• _What to produce_:
Throughout the listing below, show every line in which "frames" occurs.

<<<<

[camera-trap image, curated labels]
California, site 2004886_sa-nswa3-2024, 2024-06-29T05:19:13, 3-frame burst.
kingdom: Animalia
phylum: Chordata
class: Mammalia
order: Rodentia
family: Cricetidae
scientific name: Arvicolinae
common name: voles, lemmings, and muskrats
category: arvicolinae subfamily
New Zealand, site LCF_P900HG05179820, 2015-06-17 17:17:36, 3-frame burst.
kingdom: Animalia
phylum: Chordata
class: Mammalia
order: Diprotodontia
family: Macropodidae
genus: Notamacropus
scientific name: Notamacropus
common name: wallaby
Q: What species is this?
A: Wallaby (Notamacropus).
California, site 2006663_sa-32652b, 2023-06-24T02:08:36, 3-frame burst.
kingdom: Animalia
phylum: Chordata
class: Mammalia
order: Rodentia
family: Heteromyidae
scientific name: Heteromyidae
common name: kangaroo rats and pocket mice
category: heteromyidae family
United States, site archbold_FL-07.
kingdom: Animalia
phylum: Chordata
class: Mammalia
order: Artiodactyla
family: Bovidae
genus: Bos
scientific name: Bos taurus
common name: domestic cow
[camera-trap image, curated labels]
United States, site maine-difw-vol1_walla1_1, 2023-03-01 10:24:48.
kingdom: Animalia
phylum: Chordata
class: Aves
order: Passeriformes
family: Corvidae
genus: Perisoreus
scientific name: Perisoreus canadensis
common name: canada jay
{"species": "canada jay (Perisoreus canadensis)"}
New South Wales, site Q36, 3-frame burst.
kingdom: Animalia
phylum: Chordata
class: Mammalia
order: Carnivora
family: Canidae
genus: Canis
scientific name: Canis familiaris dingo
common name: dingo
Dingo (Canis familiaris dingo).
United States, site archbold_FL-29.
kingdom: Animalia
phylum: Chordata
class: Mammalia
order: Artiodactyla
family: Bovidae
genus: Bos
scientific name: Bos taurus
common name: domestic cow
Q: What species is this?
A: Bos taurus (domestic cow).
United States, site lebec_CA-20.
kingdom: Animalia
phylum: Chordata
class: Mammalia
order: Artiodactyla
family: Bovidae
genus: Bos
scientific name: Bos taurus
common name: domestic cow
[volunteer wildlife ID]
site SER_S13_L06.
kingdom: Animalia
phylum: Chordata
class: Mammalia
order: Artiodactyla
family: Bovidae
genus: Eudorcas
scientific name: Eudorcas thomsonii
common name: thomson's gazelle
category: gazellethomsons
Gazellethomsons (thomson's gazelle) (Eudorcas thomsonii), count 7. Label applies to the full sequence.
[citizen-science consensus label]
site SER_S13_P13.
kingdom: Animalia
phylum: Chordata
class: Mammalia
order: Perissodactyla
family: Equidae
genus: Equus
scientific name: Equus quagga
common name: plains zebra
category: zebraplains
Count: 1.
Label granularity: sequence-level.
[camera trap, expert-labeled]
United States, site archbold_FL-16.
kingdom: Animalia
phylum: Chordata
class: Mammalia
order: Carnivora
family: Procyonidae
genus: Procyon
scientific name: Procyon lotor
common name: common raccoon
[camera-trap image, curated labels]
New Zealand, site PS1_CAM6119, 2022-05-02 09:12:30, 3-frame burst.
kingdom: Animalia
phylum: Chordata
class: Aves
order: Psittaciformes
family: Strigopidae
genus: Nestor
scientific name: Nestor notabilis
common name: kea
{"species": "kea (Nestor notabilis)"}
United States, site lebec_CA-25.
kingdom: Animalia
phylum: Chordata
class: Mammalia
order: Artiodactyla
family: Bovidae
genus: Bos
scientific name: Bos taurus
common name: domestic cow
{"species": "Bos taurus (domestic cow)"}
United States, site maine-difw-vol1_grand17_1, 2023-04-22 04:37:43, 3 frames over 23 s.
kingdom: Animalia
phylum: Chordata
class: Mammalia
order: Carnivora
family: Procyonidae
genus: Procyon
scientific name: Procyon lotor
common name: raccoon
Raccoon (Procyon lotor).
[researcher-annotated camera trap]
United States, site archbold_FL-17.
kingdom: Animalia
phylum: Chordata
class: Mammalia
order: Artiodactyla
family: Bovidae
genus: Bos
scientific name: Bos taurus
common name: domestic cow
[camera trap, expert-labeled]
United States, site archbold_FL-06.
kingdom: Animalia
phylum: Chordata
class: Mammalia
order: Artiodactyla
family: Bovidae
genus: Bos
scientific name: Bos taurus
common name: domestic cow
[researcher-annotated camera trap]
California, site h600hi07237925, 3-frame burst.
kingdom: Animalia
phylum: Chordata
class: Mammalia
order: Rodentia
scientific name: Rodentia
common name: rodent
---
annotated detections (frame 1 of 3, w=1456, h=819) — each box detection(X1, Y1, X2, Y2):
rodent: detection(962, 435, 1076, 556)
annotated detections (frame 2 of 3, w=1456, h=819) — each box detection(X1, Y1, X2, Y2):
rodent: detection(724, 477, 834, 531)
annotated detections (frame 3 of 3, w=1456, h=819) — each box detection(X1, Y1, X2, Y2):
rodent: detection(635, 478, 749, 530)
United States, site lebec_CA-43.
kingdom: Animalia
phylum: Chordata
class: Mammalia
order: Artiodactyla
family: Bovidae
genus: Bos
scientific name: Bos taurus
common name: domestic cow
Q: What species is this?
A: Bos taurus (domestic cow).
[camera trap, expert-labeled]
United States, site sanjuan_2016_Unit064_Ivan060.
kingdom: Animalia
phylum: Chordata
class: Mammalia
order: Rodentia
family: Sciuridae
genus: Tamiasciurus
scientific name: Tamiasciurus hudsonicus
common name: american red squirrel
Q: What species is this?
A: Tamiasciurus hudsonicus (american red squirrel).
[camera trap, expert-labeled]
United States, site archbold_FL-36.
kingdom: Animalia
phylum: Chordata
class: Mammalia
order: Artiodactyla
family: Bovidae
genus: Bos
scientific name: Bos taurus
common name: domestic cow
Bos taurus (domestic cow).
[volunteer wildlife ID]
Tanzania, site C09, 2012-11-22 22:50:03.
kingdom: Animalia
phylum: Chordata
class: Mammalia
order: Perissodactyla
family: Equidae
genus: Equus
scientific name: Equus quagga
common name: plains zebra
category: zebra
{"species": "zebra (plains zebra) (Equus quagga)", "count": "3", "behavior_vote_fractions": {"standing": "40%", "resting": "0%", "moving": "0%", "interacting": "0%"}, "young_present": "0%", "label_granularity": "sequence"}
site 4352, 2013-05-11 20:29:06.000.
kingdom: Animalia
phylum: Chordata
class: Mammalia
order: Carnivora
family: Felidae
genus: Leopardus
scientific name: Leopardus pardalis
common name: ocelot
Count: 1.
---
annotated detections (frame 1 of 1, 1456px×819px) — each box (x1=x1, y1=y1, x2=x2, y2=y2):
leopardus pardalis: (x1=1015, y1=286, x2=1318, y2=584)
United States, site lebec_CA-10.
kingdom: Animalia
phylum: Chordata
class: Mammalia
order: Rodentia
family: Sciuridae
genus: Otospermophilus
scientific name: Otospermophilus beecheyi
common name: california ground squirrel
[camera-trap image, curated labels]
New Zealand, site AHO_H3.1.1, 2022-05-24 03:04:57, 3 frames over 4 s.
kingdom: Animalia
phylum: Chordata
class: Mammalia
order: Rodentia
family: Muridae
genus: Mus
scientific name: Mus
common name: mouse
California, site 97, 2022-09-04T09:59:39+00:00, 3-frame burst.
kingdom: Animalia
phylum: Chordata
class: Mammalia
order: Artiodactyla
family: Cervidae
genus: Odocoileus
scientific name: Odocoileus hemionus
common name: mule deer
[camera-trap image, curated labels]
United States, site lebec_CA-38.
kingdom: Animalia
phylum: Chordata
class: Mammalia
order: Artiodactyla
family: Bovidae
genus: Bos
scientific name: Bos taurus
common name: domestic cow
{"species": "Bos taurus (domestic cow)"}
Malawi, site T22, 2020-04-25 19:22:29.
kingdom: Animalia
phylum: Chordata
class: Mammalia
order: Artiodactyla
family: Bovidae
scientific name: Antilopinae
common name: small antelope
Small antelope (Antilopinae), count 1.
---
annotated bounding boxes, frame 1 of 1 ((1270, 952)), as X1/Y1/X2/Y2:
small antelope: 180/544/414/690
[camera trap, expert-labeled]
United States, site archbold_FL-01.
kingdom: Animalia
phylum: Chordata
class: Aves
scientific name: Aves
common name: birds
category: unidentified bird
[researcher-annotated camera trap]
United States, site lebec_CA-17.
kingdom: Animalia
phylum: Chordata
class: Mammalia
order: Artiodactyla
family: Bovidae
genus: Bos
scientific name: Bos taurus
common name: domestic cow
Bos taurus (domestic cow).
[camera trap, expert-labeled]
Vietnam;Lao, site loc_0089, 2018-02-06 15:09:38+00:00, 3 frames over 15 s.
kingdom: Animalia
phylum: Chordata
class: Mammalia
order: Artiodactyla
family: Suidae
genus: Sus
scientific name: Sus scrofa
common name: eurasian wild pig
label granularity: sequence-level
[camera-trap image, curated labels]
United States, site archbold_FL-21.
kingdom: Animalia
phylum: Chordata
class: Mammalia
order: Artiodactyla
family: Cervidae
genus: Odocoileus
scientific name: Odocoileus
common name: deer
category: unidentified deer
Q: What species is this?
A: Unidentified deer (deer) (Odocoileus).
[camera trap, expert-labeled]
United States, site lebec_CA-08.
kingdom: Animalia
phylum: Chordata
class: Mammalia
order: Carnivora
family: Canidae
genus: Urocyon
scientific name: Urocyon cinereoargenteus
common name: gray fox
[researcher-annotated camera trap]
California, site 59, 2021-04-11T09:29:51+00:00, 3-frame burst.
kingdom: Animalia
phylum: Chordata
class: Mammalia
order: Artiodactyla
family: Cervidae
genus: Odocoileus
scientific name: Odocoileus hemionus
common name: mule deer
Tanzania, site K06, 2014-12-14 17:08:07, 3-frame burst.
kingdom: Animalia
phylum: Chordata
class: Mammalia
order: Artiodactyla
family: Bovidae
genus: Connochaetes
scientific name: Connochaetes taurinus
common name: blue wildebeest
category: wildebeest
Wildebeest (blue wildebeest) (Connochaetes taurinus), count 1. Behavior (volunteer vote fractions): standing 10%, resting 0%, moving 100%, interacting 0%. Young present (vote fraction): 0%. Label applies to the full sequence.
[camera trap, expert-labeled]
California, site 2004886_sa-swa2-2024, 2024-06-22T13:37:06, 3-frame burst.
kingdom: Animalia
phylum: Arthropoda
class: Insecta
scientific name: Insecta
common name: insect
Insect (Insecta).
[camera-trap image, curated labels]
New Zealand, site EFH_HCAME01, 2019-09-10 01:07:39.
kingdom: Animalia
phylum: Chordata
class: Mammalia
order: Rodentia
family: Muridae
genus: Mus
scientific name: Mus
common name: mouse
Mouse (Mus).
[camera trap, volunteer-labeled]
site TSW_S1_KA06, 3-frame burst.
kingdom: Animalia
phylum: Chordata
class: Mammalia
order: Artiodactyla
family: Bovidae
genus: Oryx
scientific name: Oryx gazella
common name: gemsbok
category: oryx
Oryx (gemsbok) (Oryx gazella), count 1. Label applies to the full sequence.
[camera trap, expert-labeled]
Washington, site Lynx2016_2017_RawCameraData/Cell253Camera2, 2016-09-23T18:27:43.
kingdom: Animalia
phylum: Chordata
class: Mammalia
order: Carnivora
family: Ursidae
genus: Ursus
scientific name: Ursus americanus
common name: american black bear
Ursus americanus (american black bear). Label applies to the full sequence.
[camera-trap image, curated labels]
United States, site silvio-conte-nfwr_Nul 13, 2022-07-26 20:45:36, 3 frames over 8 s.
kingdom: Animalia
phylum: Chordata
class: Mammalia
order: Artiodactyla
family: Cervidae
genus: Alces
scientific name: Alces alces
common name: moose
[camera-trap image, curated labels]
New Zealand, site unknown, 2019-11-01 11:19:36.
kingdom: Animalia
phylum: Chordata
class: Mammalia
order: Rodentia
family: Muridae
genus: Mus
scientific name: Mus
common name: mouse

>>>>

• _Task solution_:
United States, site maine-difw-vol1_grand17_1, 2023-04-22 04:37:43, 3 frames over 23 s.
New Zealand, site AHO_H3.1.1, 2022-05-24 03:04:57, 3 frames over 4 s.
Vietnam;Lao, site loc_0089, 2018-02-06 15:09:38+00:00, 3 frames over 15 s.
United States, site silvio-conte-nfwr_Nul 13, 2022-07-26 20:45:36, 3 frames over 8 s.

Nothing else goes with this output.